-------- Reading text --------

Harry Fitch Klinefelter Jr. (; March 20, 1912 – February 20, 1990) was an American rheumatologist and endocrinologist. Klinefelter syndrome is named after him.

Biography
Klinefelter studied first at the University of Virginia, Charlottesville, and then attained his medical degree from Johns Hopkins School of Medicine. After his graduation in 1937 he continued his training in internal medicine at the Johns Hopkins Hospital. Klinefelter worked at the Massachusetts General Hospital in Boston from 1941 to 1942; under the supervision of Fuller Albright he described a group of nine men with "gynecomastia, aspermatogenesis without aleydigism, and increased excretion of follicle-stimulating hormone", the first description of what would be called the Klinefelter syndrome. Initially he suspected this to be endocrine disorder and postulated the presence of a second testicular hormone, but in 1959, Patricia A. Jacobs and Dr. J. A. Strong (Western General Hospital and University of Edinburgh) demonstrated that a male patient with the phenotype of Klinefelter syndrome had an additional X chromosome (47 XXY).  Klinefelter confirmed, later, that the cause was chromosomal, rather than hormonal.

--------

§ **Tasks to perform**:
1) In the text on Harry Fitch Klinefelter Jr., at which hospital did Klinefelter work from 1941 to 1942?
2) Write out the passage from the text on Harry Fitch Klinefelter Jr. starting at "Harry Fitch Klinefelter" and ending at "named after him.".
3) Summarize the text on Harry Fitch Klinefelter Jr. in two sentences.

-------- Provided information --------

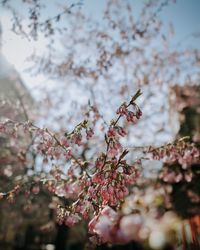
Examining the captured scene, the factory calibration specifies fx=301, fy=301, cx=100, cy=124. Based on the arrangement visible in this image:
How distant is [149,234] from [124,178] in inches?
78.8

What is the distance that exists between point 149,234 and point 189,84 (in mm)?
14608

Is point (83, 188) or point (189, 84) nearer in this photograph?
point (83, 188)

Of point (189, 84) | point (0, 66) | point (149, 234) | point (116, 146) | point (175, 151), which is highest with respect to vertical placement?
point (0, 66)

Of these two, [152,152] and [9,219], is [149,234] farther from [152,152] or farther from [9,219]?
[9,219]

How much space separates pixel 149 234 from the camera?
2.41 m

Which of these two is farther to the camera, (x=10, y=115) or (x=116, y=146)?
(x=10, y=115)

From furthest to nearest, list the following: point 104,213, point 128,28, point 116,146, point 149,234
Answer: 1. point 128,28
2. point 116,146
3. point 104,213
4. point 149,234

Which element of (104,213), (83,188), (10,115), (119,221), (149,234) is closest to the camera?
(149,234)

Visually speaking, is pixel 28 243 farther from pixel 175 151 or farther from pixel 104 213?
pixel 104 213

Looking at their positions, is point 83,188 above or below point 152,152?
below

--------

§ **Expected outputs**:
1) The Massachusetts General Hospital in Boston.

2)
Harry Fitch Klinefelter Jr. (; March 20, 1912 – February 20, 1990) was an American rheumatologist and endocrinologist. Klinefelter syndrome is named after him.

3) Harry Fitch Klinefelter Jr. (1912–1990) was an American rheumatologist and endocrinologist who, under Fuller Albright at the Massachusetts General Hospital in 1941–1942, gave the first description of what would be called Klinefelter syndrome, which is named after him. He first suspected an endocrine disorder, but after Patricia A. Jacobs and J. A. Strong showed in 1959 that a patient with the syndrome had an additional X chromosome, Klinefelter confirmed that the cause was chromosomal rather than hormonal.